In an interview on the occasion of the 6th anniversary of the movement, Ross who also conducted a research with leaders of the movement said social media provided an opportunity to BLM on disseminating the message and reaching out people.
“Connecting them with other BLM groups and with the national network; providing a platform for disseminating information, and challenging counter-narratives disseminated by mainstream media,” she said by referring that social media served several roles for the movement according to her research with local BLM leaders.
Touching on the structure of the movement she stated that like Occupy Wall Street (OWS) movement, BLM is a decentralized movement that generated in a large spectrum of meaning.
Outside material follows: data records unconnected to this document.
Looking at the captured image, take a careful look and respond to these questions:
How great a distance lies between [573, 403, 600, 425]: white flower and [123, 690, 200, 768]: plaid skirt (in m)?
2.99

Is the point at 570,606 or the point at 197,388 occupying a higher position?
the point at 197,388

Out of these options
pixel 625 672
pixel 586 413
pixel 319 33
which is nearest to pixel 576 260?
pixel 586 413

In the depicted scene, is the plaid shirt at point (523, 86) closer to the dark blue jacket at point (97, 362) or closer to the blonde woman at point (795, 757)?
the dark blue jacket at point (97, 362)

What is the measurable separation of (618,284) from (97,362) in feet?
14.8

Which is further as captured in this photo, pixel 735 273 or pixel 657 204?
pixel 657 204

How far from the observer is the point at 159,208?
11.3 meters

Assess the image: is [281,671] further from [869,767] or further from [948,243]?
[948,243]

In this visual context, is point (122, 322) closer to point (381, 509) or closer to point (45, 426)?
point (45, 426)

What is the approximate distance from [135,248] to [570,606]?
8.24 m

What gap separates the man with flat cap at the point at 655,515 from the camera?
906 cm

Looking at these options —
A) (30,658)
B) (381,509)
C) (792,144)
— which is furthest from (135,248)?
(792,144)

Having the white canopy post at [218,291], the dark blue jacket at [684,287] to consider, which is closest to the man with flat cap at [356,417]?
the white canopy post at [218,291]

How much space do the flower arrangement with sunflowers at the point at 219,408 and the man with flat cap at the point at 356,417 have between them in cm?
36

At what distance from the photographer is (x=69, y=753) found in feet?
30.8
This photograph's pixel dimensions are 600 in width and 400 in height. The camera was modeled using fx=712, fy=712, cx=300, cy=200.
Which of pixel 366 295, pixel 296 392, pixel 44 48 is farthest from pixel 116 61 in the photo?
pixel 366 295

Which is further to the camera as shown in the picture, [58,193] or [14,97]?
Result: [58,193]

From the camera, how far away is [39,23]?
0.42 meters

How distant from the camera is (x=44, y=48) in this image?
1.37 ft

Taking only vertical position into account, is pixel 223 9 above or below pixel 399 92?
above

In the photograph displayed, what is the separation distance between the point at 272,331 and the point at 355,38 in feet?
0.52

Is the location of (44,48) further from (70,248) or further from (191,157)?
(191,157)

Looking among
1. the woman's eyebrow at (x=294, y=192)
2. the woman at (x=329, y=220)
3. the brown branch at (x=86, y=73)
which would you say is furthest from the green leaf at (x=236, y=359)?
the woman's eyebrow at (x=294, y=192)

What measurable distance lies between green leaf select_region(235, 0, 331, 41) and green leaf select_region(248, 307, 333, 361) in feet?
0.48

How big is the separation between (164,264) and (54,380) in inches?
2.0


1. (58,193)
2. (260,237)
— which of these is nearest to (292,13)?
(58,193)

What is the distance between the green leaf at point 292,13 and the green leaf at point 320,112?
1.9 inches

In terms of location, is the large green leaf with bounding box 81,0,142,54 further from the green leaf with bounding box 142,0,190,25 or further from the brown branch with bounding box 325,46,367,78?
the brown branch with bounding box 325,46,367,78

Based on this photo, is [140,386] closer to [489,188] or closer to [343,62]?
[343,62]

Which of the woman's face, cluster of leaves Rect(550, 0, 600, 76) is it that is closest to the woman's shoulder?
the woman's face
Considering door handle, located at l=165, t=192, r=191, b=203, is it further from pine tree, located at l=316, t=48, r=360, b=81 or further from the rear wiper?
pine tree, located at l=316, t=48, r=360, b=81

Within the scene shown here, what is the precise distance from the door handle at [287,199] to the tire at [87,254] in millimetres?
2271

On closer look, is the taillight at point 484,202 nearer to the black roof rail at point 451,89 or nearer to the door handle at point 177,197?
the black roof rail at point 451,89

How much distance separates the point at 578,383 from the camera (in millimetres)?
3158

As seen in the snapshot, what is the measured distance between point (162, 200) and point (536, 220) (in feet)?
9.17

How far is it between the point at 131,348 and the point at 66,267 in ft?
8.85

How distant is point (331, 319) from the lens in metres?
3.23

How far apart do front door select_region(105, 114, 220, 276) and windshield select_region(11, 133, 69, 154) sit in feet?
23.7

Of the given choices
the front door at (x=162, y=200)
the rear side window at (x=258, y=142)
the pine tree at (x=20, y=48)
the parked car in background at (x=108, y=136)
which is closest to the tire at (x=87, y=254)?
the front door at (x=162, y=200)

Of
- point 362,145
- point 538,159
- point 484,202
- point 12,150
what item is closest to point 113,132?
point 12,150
“BLM leaders have characterized the movement as ‘leader-full’, in other words, as a decentralized movement with many local, grassroots leaders. This differs from how we might think of traditional social movements that were perceived as having a central, charismatic leader as the ‘face’ of the movement.”
Speaking on mobilization issue within the movement, she noted that demonstrations and protests were multifarious rather than mobilizing people in just one way such as bringing people against “common enemy”.
OWS was an influential, decentralized protest movement that began on Sep. 17, 2011, in New York, against economic inequalities.
“Fighting like hell”
Patrisse Khan-Cullors, co-founder of BLM, on Saturday wrote a letter, titled “Six years strong”, published on the BLM’s website, on the occasion of the anniversary of the movement.
In her letter Cullors stated that they found #BlackLivesMatter as an online community to help fighting against anti-Black campaign and for contributing voice for Black people.
“We are building grassroots power with Black communities who have been left out the political process. We are building new spaces and places that tell Black stories and remind the world our everlasting contributions,” she said.
Mentioning the development in Black communities since 2013, she highlighted that activists, organizations, communities, “are moving forward towards justice, towards visions, towards a world.”
“We have fought like hell for our freedom and we will continue to fight like hell,” she wrote at the end of the letter, by mentioning rights that Black people deserve more than they have been given.
Black Lives Matter was co-founded in the summer of 2013 by three organizers, Alicia Garza, Patrisse Cullors and Opal Tometi as an online campaign with hashtag #BlackLivesMatter after police officer George Zimmerman’s acquittal for shooting dead Black teen Trayvon Martin.
A year after the beginning of the online campaign, the movement held its first mass non-violent protest in 2014 after the killing of Michael Brown by Darren Wilson, a police officer in Ferguson, Missouri.